The Virginia Health Outcomes Partnership, which provided training to physicians in the Medicaid primary care case management program to better manage asthma care saved the state > $659 per physician trained; nevertheless, the state opted to shift to an outsourced population-based DM model that focused on pharmaceutical management because it was simpler and cheaper to administer.
Information Technology and Electronic Health Records
Attention to and investment in information technology (IT) and electronic health records (EHRs) has been increasing in the past few years in both the public and private sectors. For example, Kaiser Permanente committed $1.8 billion to the implementation of its EHR system in 2003. The Veterans Health Administration Computerized Patient Record System was released in 1997 and is now used at > 1,300 sites, while the Department of Defense Composite Health Care System II project, to be implemented at 100 hospitals and 500 clinics, is scheduled for completion by 2006. To date, Medicaid programs have not been central players in the IT phenomenon, although some states are becoming more involved in IT initiatives. A national survey of physician organizations found clinical IT most strongly associated with the use of care-management strategies. An asthma-specific initiative, which followed Medicaid-insured children with asthma in 85 practice sites in five health plans across three states, found IT systems to be the single most deficient area among all processes of care for asthma.

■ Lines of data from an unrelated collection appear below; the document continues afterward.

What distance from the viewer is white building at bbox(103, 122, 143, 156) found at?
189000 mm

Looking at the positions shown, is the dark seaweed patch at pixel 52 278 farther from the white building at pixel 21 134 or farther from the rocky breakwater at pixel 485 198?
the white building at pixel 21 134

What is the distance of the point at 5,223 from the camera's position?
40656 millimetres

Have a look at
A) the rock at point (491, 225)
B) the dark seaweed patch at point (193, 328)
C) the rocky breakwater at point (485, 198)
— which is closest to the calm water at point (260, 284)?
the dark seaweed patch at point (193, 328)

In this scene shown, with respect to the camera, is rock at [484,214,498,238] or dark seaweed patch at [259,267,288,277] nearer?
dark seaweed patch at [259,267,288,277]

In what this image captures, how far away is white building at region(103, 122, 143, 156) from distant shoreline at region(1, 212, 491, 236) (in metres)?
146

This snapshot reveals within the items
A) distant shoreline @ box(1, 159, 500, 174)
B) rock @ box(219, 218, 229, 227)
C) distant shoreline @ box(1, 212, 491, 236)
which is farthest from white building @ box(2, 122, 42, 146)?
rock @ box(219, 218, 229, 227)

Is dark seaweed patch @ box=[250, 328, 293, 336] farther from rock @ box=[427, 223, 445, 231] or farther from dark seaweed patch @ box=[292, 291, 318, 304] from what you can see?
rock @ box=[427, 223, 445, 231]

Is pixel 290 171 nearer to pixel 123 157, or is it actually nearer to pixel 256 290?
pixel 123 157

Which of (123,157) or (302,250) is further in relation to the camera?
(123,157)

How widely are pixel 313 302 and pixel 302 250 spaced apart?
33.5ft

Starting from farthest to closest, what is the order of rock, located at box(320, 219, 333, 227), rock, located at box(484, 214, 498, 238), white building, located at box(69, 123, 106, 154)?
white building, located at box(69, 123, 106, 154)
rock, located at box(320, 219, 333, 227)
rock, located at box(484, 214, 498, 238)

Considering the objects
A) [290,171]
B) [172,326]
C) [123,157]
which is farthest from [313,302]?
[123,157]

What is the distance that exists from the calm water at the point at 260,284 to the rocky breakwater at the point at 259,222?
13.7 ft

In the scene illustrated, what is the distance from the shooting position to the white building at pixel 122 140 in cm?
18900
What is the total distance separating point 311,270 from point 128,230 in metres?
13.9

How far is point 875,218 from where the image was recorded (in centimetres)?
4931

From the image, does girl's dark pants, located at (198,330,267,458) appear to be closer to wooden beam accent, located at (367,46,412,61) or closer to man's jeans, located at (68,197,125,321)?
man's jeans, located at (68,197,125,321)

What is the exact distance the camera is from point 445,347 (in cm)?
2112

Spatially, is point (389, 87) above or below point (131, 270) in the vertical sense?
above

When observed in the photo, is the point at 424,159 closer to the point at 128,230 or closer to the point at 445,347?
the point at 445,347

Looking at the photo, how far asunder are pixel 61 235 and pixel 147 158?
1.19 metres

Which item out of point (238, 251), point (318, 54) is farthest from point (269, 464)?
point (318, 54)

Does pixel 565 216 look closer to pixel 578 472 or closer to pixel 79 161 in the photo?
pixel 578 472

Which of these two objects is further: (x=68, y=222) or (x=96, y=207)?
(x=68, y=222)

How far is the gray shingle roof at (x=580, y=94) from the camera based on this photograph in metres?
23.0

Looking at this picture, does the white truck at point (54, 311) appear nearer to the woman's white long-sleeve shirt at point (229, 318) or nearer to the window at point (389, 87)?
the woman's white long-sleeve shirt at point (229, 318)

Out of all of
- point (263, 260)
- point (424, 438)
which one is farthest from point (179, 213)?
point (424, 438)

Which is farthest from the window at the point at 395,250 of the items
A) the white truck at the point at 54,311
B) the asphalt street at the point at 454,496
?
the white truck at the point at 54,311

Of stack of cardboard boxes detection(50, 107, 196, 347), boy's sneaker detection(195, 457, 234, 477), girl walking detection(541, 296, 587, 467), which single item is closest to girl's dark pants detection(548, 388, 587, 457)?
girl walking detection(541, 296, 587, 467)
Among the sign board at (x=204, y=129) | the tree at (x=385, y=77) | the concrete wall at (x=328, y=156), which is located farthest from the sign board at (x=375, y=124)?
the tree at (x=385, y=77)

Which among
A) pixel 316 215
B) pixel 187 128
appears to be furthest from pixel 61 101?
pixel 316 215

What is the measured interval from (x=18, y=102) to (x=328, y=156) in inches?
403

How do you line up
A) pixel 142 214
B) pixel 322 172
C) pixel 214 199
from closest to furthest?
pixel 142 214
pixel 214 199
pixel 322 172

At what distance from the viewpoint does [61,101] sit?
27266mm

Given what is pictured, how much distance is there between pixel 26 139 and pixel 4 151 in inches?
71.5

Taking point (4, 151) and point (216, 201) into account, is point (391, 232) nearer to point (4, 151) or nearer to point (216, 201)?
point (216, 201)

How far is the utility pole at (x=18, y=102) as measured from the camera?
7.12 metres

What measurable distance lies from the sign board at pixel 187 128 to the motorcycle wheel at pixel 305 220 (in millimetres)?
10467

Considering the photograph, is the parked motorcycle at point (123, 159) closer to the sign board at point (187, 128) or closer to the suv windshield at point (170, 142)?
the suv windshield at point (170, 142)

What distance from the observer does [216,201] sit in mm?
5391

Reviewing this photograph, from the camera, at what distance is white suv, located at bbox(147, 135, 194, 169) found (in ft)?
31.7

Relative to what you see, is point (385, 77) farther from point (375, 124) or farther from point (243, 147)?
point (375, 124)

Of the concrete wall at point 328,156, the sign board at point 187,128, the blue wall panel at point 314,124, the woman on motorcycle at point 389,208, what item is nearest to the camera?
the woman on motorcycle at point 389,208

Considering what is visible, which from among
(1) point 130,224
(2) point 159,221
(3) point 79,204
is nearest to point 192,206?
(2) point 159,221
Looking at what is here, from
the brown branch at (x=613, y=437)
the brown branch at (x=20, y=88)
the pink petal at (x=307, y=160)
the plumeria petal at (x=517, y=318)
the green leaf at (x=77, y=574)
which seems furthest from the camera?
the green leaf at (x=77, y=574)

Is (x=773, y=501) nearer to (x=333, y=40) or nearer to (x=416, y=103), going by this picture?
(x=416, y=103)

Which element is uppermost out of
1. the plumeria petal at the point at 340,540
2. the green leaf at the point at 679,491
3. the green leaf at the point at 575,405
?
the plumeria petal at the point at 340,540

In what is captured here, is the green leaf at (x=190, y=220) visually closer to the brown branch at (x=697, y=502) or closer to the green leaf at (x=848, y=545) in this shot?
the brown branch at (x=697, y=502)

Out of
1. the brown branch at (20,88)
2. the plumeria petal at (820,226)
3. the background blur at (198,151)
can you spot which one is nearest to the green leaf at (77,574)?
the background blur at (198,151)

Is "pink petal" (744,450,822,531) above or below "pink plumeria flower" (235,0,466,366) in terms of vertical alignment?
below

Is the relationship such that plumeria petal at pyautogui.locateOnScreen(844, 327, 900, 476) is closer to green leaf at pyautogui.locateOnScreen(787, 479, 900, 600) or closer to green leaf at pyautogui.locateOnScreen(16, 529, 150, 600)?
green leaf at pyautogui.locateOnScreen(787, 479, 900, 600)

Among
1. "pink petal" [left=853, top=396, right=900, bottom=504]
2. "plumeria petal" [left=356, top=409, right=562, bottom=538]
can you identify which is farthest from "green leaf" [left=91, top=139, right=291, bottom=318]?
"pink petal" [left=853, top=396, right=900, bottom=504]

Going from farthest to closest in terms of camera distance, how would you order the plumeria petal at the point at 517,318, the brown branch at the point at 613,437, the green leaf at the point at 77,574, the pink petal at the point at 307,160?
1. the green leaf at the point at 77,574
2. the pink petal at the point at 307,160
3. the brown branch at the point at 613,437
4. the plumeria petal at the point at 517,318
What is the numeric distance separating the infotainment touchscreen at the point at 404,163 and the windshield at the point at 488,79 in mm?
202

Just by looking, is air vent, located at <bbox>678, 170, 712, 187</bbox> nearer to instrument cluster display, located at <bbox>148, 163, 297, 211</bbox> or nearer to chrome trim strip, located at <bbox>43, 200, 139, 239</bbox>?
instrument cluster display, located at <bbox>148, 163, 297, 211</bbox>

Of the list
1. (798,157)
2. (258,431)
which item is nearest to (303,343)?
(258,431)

A recent study of health IT adoption among community health centers found that health centers serving the greatest number of poor and uninsured were significantly less likely to have an electronic medical record. Given the importance of health IT capacity in effectively managing patient care, slower health IT adoption among providers that serve disproportionately low-income and minority patients may exacerbate health disparities.